» **WHAT IS REQUIRED**
Copy the items without any change, starting at their first line and ending at the line that contains "133H209V118L188 97H174L160 118H146V153L174". Include both of those boundary lines.

(Dataset entries)
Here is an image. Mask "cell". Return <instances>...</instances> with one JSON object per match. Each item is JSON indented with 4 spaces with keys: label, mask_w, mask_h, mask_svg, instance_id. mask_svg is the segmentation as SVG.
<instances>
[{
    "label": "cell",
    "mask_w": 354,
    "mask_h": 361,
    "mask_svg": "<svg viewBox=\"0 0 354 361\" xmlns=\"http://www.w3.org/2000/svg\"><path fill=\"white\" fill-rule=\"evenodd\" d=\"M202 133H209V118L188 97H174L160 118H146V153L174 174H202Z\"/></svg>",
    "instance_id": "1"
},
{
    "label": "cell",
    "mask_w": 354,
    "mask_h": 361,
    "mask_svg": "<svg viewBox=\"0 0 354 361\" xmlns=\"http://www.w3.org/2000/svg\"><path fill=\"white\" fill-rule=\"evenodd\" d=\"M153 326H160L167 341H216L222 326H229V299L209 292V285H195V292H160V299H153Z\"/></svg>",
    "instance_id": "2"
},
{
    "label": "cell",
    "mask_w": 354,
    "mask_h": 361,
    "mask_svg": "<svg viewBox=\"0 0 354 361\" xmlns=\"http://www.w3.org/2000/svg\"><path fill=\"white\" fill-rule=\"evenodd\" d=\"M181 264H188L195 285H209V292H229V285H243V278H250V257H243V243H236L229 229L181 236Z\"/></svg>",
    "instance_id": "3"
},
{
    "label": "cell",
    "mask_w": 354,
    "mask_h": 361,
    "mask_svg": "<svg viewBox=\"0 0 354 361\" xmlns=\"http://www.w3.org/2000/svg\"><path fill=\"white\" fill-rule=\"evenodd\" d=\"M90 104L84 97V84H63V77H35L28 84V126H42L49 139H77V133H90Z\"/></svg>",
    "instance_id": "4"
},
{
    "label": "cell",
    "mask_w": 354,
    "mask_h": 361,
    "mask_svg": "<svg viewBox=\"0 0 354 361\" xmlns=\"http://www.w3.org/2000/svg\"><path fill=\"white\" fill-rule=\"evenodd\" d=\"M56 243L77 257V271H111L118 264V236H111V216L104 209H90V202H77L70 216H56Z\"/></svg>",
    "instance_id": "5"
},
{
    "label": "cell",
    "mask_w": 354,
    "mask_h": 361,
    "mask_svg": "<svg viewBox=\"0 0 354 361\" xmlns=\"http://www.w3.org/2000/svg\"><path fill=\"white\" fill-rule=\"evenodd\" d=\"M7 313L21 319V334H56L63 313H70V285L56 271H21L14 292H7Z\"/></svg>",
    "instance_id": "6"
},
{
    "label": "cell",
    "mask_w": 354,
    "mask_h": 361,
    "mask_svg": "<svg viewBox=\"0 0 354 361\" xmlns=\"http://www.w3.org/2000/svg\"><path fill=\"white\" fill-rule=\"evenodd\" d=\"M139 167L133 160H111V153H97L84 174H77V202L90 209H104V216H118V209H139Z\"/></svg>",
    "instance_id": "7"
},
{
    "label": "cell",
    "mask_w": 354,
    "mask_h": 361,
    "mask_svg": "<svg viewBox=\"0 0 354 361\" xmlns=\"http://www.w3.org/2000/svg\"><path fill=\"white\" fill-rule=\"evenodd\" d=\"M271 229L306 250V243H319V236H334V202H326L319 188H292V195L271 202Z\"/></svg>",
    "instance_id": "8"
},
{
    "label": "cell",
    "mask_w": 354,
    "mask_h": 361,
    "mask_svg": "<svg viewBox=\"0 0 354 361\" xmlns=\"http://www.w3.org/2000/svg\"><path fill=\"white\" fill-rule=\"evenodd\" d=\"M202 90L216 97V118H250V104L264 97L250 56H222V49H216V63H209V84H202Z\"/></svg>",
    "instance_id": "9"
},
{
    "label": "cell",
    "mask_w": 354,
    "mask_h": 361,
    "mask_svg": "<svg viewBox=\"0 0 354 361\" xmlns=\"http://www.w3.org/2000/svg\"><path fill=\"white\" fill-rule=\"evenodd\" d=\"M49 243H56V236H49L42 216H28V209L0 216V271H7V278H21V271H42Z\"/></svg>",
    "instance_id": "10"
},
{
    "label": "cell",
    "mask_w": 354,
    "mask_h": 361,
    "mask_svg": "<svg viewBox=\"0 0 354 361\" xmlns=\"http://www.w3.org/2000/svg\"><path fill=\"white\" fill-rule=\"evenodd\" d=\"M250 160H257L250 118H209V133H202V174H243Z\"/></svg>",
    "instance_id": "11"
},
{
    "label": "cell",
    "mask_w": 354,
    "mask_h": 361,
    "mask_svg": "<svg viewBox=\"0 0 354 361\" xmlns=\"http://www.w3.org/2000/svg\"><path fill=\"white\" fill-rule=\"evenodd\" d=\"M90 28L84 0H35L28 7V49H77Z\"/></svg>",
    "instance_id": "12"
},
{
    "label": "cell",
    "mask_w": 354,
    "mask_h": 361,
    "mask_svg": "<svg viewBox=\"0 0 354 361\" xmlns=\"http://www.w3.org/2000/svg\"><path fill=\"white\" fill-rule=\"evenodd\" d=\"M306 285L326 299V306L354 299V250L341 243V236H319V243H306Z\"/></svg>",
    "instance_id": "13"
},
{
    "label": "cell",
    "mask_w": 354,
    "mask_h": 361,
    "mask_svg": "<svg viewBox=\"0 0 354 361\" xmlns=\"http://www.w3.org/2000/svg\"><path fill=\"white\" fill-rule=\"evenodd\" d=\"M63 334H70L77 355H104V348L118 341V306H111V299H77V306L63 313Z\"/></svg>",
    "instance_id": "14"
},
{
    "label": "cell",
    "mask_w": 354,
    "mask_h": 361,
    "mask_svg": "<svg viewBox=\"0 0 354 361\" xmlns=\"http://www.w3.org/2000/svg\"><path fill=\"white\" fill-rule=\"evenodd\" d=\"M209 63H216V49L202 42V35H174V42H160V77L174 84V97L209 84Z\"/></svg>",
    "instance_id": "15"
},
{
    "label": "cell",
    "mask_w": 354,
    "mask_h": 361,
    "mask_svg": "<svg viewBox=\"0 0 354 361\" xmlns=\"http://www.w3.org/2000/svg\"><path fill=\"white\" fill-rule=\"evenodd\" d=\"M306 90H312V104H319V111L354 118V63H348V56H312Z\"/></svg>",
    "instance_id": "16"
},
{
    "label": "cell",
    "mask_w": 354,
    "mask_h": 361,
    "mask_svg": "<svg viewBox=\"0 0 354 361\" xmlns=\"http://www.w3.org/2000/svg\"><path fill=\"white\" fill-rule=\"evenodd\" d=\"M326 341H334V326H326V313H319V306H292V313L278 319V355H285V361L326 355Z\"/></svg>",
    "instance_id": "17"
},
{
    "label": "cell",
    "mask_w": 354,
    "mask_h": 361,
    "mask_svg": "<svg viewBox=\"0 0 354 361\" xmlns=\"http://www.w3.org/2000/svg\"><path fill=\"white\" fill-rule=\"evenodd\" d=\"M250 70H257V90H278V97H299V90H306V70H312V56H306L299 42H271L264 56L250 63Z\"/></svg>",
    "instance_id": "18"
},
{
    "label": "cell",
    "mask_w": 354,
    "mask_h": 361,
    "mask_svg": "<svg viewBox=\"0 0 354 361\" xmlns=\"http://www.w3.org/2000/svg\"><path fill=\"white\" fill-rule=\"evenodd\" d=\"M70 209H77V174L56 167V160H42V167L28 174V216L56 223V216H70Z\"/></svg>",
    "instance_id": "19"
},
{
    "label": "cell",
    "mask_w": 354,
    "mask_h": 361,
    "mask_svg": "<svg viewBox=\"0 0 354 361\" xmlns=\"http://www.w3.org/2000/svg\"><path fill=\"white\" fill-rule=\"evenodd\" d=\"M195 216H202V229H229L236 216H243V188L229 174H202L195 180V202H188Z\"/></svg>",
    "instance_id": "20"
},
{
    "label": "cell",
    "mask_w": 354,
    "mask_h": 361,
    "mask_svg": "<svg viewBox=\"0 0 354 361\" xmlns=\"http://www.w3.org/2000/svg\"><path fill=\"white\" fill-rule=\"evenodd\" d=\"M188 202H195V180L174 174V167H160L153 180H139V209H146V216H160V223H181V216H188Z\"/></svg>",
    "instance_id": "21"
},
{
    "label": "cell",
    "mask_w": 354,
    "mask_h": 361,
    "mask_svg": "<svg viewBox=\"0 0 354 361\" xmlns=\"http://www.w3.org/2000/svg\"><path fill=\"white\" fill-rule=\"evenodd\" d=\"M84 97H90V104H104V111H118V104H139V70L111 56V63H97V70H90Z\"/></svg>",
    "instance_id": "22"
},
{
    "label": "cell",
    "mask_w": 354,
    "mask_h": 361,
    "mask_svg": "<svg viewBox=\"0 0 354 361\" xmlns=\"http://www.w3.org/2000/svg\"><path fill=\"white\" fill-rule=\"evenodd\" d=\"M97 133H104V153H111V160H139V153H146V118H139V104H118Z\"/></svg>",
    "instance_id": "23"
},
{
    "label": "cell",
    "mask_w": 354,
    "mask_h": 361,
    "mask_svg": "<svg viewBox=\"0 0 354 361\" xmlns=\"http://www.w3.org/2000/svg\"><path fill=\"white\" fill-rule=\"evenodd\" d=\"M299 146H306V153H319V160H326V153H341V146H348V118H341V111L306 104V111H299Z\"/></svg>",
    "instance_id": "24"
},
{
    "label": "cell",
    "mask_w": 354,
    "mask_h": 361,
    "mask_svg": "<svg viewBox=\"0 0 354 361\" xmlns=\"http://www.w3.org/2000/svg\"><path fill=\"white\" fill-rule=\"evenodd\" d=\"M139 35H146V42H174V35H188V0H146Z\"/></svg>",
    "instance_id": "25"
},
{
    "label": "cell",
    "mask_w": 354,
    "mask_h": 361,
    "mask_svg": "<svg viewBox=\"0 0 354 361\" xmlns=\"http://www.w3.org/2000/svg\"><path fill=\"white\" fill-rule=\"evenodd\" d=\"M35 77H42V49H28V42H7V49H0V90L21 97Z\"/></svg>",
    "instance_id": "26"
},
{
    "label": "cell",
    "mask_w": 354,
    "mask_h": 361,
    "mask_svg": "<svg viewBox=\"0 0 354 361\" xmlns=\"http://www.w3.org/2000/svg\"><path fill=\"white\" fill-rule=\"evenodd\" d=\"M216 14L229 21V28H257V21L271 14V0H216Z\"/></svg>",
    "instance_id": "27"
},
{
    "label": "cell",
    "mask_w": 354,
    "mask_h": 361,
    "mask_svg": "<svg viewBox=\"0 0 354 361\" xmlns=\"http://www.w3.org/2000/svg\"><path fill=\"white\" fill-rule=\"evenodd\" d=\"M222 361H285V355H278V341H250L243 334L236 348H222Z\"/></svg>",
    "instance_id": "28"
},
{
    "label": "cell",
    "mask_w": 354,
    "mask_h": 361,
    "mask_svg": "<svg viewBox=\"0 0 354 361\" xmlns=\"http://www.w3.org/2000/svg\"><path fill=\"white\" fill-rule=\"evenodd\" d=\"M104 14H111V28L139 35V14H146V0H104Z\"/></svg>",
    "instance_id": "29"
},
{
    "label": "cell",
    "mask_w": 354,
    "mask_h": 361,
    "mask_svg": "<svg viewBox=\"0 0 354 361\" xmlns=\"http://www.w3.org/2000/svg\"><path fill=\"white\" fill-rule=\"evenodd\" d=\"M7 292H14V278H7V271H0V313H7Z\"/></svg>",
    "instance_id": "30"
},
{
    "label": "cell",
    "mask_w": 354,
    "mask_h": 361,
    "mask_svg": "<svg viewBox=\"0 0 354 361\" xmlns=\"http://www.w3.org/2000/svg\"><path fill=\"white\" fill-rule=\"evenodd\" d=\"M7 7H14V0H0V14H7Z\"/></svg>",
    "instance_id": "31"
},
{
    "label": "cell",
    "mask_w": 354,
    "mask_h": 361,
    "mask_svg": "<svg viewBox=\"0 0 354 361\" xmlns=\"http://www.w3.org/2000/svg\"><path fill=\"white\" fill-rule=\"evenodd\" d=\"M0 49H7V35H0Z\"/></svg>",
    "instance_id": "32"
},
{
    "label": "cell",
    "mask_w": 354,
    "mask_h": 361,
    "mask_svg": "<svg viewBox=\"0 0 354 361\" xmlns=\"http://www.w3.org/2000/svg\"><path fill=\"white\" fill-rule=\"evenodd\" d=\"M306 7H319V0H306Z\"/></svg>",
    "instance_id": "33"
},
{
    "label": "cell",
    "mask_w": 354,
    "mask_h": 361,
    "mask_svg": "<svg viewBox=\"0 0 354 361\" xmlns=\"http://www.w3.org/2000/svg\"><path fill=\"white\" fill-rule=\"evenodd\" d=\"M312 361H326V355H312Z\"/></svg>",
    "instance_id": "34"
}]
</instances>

» **SOLUTION TO THE EXERCISE**
Here is an image. Mask "cell". Return <instances>...</instances> with one JSON object per match. Each item is JSON indented with 4 spaces with keys: label, mask_w, mask_h, mask_svg, instance_id. mask_svg is the segmentation as SVG.
<instances>
[{
    "label": "cell",
    "mask_w": 354,
    "mask_h": 361,
    "mask_svg": "<svg viewBox=\"0 0 354 361\" xmlns=\"http://www.w3.org/2000/svg\"><path fill=\"white\" fill-rule=\"evenodd\" d=\"M202 133H209V118L188 97H174L160 118H146V153L174 174H202Z\"/></svg>",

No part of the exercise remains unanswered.